*Text*:
Hunters lived on Tibetan plateau thousands of years earlier than thought

Hunters lived on Tibetan plateau thousands of years earlier than thought

Genetic and archaeological evidence points to pre-agricultural residents of the ‘roof of the world’.

Intrepid hunter-gatherers may have lived permanently in the cold, harsh environment of the oxygen-starved Tibetan Plateau at least 7,400 years ago — nearly 4,000 years earlier than researchers had thought.

The claim, made by archaeologists who have re-examined ancient hand- and footprints at a site in central Tibet, could shed light on how and why humans moved to live at high altitudes. And it fits with genetic studies suggesting that Tibetan people began to acquire physiological adaptations to help them cope with reduced atmospheric oxygen levels around the same time. But some researchers say the evidence is too scanty to confirm such early year-round habitation on the plateau.

With an average elevation of 4.5 kilometres, the air on the Tibetan Plateau has around half the oxygen present at sea level. “It’s the ultimate test for human survival and adaptation in extreme environments,” says Mark Aldenderfer, an archaeologist at the University of California in Merced, and a co-author of the new study, published on 5 January in Science.

Scientists thought that people began to live there year-round — both in summer and in bitter winter — only about 3,600 years ago, when barley crops that can tolerate frost and cold temperatures were introduced, and farmers moved upland en masse.

But Aldenderfer and colleagues argue that hunter-gatherers lived on the plateau long before agriculture took hold. Their evidence comes from a site called Chusang, northwest of Lhasa, a remote, high-altitude region more than 4 kilometres above sea level. Rocks that were once soft mud near a hot spring there retain impressions of human hand- and footprints, from at least six individuals, including some children. Prehistoric stone tools have been found nearby, and pollen buried in the imprints suggest lush grasslands where wild animals could thrive — food for anyone who made the trek, says Aldenderfer.

Mark Aldenderfer

One of the human handprints at Chusan, on the Tibetan plateau; the prints have been dated to between 7,400 and 12,700 years ago.

Using three dating methods, the researchers, led by Aldenderfer and Michael Meyer, a geologist at the University of Innsbruck in Austria, found that sediments around the prints are between 7,400 and 12,700 years old. (An earlier study had put the sediments at 20,000 years old, but it used a technique that tends to overestimate age, Meyer says.)

*Data to examine*:
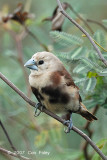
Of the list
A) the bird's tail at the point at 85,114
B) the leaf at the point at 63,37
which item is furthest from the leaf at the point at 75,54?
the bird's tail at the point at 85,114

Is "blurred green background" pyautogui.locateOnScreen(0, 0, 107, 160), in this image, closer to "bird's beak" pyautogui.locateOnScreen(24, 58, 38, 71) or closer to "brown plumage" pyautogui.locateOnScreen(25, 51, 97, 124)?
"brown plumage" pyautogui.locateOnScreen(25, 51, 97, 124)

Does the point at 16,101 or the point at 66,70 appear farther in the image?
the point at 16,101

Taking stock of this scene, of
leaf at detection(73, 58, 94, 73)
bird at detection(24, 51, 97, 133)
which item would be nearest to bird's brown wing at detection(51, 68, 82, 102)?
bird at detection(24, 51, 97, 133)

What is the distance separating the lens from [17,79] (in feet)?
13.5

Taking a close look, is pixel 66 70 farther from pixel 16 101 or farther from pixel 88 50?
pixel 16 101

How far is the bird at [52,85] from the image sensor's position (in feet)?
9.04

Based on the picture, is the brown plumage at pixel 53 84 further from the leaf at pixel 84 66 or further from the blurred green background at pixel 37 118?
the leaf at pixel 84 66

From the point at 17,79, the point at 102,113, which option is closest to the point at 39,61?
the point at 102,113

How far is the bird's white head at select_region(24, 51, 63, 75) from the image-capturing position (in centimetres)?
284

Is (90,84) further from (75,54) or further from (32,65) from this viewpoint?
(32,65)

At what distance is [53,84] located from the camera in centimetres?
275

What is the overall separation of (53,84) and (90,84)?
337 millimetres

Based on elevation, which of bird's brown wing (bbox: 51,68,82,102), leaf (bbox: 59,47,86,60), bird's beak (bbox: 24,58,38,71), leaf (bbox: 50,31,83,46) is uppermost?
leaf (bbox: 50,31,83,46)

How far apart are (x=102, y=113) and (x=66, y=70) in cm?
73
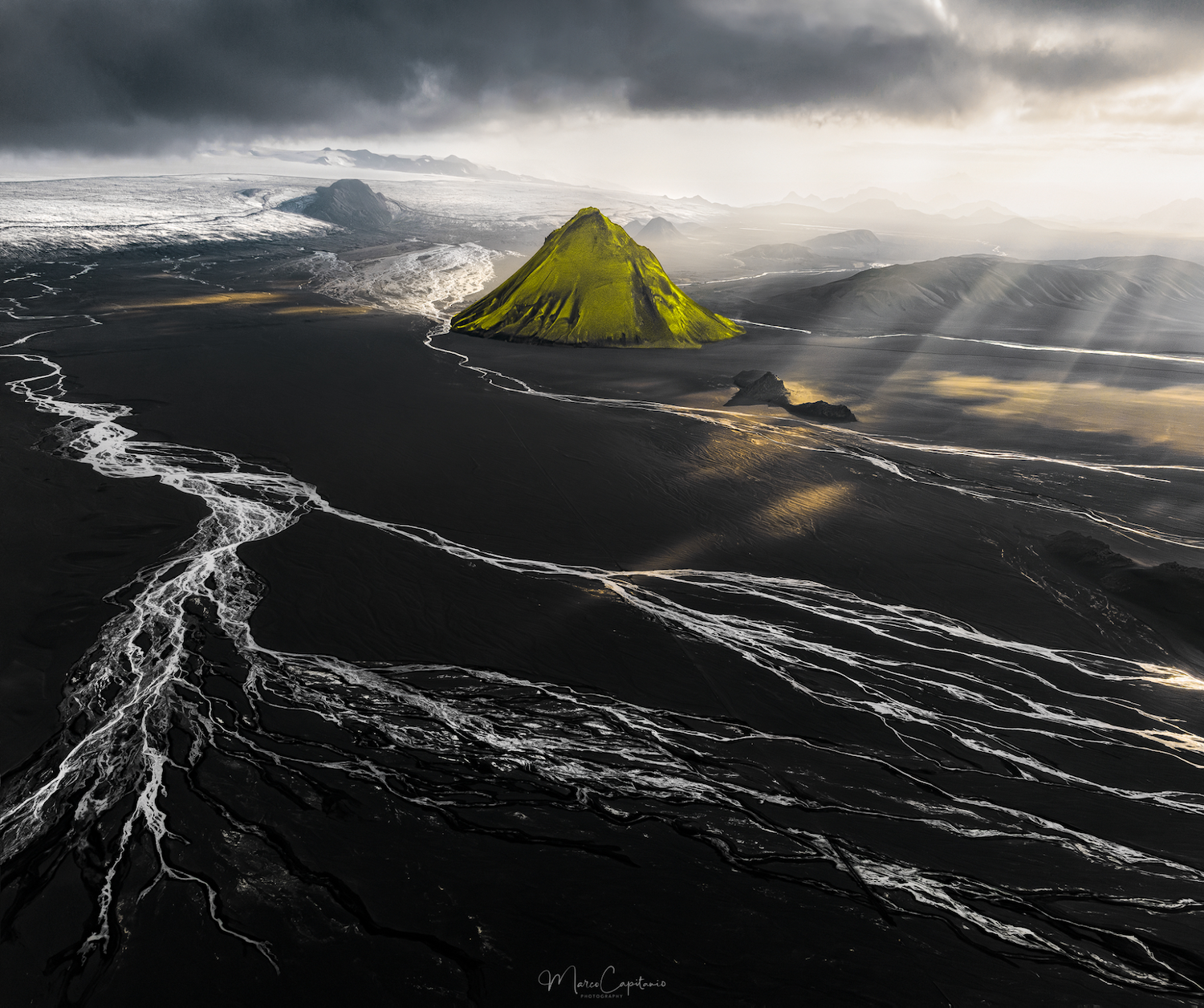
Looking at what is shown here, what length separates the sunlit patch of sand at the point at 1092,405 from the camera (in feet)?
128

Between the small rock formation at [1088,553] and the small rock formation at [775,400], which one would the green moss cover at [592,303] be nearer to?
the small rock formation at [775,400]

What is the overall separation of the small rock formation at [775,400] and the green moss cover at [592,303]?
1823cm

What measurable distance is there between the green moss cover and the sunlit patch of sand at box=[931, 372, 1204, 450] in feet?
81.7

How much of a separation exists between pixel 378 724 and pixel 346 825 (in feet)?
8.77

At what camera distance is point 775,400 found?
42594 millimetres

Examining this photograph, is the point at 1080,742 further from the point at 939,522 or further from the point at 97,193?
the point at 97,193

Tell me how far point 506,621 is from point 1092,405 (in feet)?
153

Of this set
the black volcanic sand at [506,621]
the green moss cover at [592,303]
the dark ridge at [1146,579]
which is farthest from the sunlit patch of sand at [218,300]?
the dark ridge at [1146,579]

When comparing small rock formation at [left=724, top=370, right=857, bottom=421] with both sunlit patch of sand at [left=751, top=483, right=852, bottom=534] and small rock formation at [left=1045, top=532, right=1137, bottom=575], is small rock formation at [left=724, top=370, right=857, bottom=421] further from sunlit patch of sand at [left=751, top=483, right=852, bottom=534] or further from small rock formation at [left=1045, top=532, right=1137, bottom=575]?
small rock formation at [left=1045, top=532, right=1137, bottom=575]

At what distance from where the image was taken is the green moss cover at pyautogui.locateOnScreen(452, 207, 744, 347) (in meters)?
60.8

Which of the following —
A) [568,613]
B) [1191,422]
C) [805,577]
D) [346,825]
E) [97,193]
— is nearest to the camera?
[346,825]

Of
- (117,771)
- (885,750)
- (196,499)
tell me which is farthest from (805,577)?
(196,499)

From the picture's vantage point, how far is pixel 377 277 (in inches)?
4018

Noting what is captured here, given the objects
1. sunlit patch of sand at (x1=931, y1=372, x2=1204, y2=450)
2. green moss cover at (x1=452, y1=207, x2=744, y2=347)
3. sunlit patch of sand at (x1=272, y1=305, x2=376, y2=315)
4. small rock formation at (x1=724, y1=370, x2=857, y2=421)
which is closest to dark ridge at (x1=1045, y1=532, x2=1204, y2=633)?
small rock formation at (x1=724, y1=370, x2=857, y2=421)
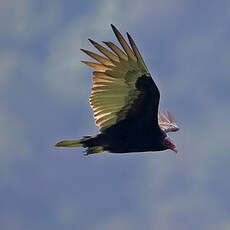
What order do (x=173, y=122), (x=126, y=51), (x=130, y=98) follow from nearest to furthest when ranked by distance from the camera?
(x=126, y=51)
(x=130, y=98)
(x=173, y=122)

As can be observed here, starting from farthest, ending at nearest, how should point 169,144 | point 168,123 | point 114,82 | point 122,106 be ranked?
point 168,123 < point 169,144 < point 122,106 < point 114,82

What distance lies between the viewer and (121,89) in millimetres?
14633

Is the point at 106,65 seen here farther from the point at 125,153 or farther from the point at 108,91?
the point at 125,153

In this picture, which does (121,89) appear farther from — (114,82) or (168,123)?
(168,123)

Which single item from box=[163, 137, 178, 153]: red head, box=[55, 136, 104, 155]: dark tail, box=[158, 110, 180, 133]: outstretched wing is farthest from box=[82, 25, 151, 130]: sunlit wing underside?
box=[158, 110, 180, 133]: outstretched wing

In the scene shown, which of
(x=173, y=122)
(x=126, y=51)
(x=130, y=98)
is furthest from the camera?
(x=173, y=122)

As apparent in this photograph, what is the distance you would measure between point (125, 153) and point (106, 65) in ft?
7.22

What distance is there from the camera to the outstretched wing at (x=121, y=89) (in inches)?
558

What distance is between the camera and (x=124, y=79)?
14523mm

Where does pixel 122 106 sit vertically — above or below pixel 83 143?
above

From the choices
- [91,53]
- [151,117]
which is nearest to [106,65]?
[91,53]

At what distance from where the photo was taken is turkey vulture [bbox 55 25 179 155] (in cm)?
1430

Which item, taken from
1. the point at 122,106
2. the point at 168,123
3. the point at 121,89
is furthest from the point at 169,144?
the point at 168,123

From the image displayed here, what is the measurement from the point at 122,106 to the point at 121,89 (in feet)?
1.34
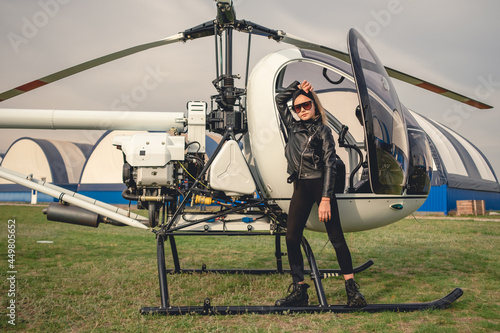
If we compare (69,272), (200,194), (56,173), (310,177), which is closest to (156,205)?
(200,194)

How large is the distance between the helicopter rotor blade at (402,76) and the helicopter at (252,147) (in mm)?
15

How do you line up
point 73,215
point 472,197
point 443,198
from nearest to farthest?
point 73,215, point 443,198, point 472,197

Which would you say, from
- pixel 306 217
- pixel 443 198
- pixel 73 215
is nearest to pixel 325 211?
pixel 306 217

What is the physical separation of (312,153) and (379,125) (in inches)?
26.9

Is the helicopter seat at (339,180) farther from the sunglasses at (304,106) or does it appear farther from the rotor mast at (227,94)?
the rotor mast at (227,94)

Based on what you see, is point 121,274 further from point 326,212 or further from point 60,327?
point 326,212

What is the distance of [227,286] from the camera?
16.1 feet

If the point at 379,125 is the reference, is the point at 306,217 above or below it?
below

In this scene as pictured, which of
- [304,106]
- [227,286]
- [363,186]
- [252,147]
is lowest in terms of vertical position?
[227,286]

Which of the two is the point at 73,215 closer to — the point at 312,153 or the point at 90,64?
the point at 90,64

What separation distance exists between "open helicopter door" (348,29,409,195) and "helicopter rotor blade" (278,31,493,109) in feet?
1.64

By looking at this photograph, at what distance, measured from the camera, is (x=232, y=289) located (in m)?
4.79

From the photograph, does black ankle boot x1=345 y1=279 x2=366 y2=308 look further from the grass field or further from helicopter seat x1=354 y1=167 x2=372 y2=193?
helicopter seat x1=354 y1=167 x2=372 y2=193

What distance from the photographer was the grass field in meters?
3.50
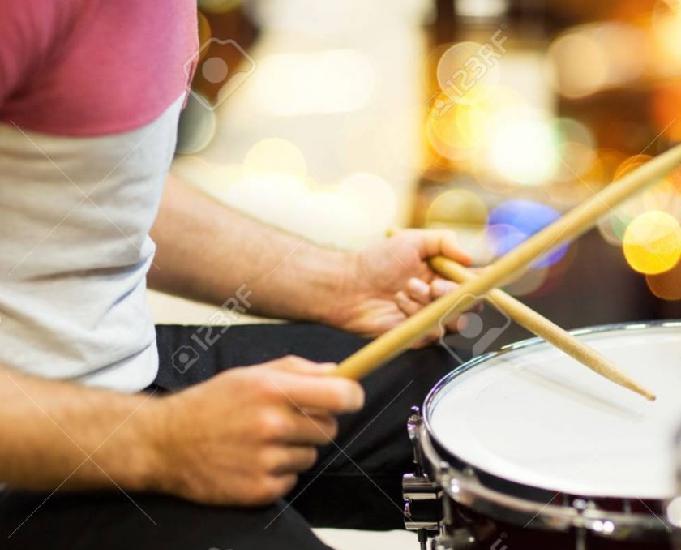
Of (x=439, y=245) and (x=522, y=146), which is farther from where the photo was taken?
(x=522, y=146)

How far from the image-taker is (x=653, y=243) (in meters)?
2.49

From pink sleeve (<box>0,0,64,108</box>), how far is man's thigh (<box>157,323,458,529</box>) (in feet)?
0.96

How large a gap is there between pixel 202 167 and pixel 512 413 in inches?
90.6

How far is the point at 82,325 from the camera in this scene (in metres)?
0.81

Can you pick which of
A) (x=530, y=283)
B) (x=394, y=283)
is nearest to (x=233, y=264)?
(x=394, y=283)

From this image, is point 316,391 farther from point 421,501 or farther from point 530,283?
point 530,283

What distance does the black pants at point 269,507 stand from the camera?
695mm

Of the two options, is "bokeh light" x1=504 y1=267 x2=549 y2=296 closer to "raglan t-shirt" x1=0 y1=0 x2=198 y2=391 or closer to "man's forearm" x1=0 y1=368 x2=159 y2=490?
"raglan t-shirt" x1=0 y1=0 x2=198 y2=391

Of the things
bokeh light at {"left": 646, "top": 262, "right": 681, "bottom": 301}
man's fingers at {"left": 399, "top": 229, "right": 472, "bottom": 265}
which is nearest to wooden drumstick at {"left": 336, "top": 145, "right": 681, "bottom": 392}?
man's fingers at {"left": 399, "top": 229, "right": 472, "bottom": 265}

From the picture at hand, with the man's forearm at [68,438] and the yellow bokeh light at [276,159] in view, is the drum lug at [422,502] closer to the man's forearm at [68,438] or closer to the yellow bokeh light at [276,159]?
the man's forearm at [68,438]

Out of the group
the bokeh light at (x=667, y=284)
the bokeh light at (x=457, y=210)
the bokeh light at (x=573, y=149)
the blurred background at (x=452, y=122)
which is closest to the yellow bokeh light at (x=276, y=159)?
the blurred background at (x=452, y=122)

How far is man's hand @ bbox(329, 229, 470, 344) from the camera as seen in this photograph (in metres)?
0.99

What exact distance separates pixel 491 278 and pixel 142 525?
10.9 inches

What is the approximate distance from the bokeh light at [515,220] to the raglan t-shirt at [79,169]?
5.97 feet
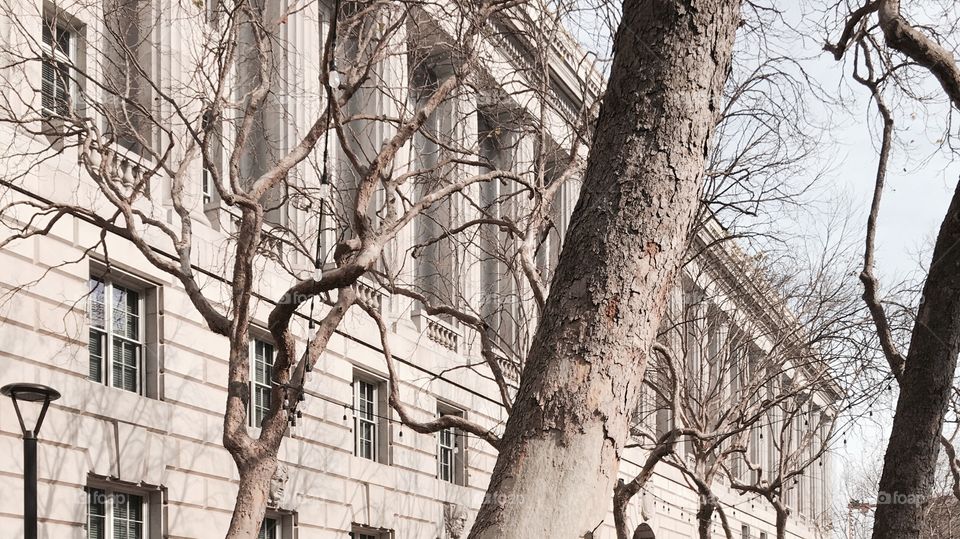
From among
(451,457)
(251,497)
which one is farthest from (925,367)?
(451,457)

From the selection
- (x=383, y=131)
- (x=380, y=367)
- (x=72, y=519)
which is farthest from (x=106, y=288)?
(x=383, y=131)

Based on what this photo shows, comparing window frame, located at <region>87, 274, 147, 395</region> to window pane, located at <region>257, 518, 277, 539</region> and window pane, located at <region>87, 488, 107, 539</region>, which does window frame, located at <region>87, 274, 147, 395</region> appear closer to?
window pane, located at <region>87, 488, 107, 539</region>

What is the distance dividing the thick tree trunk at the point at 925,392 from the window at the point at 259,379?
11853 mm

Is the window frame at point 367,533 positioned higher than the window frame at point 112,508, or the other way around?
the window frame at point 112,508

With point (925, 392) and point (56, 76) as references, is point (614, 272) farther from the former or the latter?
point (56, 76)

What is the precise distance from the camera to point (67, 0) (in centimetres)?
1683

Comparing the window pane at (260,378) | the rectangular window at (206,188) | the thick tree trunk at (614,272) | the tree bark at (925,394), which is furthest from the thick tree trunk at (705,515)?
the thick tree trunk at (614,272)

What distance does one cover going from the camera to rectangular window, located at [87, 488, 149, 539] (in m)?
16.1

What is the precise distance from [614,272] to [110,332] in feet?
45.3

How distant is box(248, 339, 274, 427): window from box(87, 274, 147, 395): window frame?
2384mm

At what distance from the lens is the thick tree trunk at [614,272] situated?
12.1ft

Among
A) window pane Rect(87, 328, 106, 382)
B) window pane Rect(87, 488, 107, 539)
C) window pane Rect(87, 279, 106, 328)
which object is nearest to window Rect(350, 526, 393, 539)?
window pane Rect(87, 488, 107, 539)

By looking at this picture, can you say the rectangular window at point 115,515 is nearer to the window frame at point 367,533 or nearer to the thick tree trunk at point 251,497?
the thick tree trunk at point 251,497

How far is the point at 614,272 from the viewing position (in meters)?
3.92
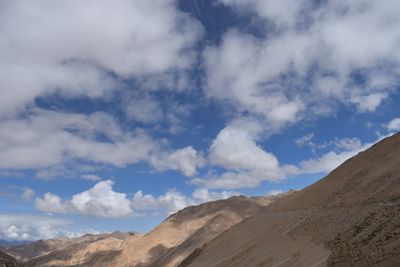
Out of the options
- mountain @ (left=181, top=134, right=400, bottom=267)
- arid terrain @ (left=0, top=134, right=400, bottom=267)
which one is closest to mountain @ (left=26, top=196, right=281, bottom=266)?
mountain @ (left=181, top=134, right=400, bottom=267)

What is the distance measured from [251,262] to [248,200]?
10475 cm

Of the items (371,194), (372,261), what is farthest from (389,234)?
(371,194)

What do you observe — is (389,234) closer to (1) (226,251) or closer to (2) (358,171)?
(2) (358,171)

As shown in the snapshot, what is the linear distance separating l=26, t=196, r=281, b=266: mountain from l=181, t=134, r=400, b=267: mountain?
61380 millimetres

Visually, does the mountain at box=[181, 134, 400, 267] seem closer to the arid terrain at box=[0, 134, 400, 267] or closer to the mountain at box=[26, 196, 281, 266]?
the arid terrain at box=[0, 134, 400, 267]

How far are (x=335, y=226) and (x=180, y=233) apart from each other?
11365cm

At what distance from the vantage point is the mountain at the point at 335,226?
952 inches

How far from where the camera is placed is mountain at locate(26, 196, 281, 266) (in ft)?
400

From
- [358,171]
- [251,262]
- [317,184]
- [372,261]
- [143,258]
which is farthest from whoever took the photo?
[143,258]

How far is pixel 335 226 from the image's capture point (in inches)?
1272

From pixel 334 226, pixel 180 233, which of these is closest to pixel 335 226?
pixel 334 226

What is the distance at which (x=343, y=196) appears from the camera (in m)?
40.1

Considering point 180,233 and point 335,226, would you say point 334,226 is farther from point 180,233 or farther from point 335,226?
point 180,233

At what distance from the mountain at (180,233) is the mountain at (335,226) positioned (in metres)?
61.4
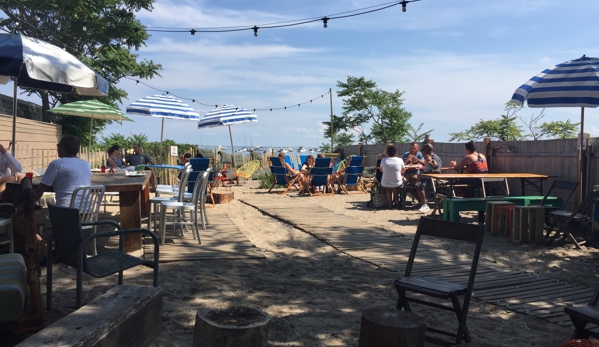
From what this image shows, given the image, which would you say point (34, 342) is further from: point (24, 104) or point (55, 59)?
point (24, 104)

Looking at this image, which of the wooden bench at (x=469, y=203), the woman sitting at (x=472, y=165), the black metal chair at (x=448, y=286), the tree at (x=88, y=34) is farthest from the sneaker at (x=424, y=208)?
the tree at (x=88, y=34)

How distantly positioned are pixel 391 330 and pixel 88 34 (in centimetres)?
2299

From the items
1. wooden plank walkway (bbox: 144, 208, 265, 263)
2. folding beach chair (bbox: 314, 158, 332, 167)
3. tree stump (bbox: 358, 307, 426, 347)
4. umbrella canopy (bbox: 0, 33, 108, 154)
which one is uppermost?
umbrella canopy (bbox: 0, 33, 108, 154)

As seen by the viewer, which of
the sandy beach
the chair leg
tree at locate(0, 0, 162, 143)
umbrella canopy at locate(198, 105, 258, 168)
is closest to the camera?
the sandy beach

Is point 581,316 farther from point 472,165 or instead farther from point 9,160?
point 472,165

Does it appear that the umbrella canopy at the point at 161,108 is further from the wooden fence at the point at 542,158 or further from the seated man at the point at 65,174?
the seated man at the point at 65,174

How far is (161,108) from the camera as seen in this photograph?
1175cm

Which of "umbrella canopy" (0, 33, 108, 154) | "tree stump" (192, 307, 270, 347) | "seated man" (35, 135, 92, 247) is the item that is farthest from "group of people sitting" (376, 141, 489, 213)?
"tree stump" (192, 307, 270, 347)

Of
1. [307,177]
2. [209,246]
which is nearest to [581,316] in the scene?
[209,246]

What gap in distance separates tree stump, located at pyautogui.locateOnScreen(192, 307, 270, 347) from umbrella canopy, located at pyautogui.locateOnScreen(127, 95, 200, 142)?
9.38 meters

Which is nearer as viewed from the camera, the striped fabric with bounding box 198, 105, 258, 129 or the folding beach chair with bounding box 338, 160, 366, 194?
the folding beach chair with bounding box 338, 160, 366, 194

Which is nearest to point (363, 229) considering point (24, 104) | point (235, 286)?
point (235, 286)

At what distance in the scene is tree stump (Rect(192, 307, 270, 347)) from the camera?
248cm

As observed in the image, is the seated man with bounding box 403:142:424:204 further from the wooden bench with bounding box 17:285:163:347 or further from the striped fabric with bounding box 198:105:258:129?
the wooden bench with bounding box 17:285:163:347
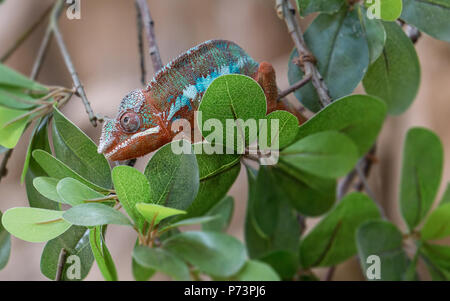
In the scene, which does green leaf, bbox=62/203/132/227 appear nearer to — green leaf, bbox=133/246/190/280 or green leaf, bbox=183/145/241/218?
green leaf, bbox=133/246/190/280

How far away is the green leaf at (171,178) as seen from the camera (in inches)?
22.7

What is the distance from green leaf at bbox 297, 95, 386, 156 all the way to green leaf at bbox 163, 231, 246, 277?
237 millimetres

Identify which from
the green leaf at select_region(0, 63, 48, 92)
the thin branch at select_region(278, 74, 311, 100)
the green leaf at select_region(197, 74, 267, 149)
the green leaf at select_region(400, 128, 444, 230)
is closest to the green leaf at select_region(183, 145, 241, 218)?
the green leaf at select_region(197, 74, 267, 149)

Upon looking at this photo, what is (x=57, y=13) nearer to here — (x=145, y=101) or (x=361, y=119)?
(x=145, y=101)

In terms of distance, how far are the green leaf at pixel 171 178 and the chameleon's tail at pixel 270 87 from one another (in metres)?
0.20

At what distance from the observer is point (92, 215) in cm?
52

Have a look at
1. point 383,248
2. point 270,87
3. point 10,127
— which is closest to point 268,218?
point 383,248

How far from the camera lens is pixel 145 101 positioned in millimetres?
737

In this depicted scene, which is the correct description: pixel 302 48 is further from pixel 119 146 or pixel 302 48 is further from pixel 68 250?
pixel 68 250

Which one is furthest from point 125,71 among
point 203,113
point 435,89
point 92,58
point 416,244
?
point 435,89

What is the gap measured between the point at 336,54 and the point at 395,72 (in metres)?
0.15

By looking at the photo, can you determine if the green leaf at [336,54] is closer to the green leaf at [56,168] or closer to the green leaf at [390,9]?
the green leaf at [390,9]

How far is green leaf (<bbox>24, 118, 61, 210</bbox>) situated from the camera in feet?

*Problem set*:
1 > In the article on early hunters on the Tibetan Plateau, determine whether each statement agrees with the text: (a) the new study appeared in Science on 5 January; (b) Chusang lies southeast of Lhasa; (c) the preserved prints come from at least six individuals. For each, answer yes or no and quote the deciding words.
2 > Extract from the article on early hunters on the Tibetan Plateau the passage starting with "Intrepid hunter-gatherers may" and going on through "researchers had thought.", word for word.
3 > Extend the article on early hunters on the Tibetan Plateau, picking up after its final sentence.

*Responses*:
1 >
(a) Yes: "published on 5 January in Science"
(b) No: "a site called Chusang, northwest of Lhasa"
(c) Yes: "from at least six individuals, including some children"

2 >
Intrepid hunter-gatherers may have lived permanently in the cold, harsh environment of the oxygen-starved Tibetan Plateau at least 7,400 years ago — nearly 4,000 years earlier than researchers had thought.

3 >
The site probably wasn’t visited only in summer, Aldenderfer says. Chusang is a long way from any habitable lowland spots in all directions. To visit and then return to a lower base camp would take at least a month over often impassable mountains; a more-plausible route would involve a round-trip time over two months, his team’s modelling study suggests. The travel distances involved are far longer than those undertaken by modern nomadic groups, Aldenderfer says, which suggests that those who left the prints lived in the area year-round.

Genetic adaptations

The findings seem to fit genetic studies. Researchers completed sequencing the Tibetan genome last year, showing that the modern Tibetan gene pool was largely shaped between 15,000 and 9,000 years ago4. Based on that evidence, thousands of people may have migrated to the plateau during that time, argues Shuhua Xu, a population geneticist at the Chinese Academy of Sciences’ Shanghai Institutes for Biological Sciences who led the study.

Other studies have also suggested that Tibetans began to acquire genetic mutations that protected them from low blood oxygen levels between 12,800 and 8,000 years ago. “Humans really had to have a permanent presence and, more crucially, reproduce on the plateau to obtain the necessary mutations,” says Xu.

Around 8,000–7,000 years ago, the Tibetan Plateau went through a warm, wet period, says Guanghui Dong, an archaeologist at Lanzhou University in China who co-led a 2014 study that examined how farmers spread to the plateau later on2. It’s possible that this expanded its resources, attracting humans to move upwards. Meanwhile, increasing competition for lowland resources could have pushed hunter-gatherers into marginal, harsh environments.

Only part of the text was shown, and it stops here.